Work request: Copy exactly the stretch of data below from the line with "Sven Stricker: Sörensen fängt Feuer" through the line with "The Indomitable Don", including both of those lines.

Records for this task:
################
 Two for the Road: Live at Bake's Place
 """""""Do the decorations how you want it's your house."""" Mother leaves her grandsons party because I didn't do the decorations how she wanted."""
################
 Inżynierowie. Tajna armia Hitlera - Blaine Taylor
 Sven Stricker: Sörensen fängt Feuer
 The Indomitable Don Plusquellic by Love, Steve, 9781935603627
################
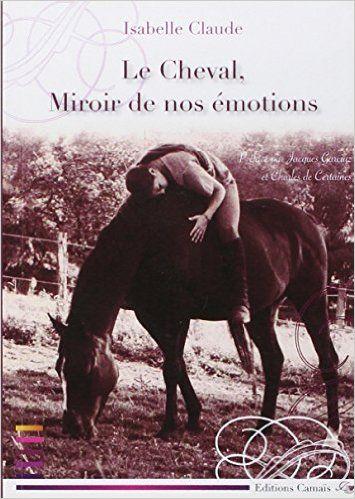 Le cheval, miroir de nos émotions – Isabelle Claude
################
Answer section:
 Sven Stricker: Sörensen fängt Feuer
 The Indomitable Don Plusquellic by Love, Steve, 9781935603627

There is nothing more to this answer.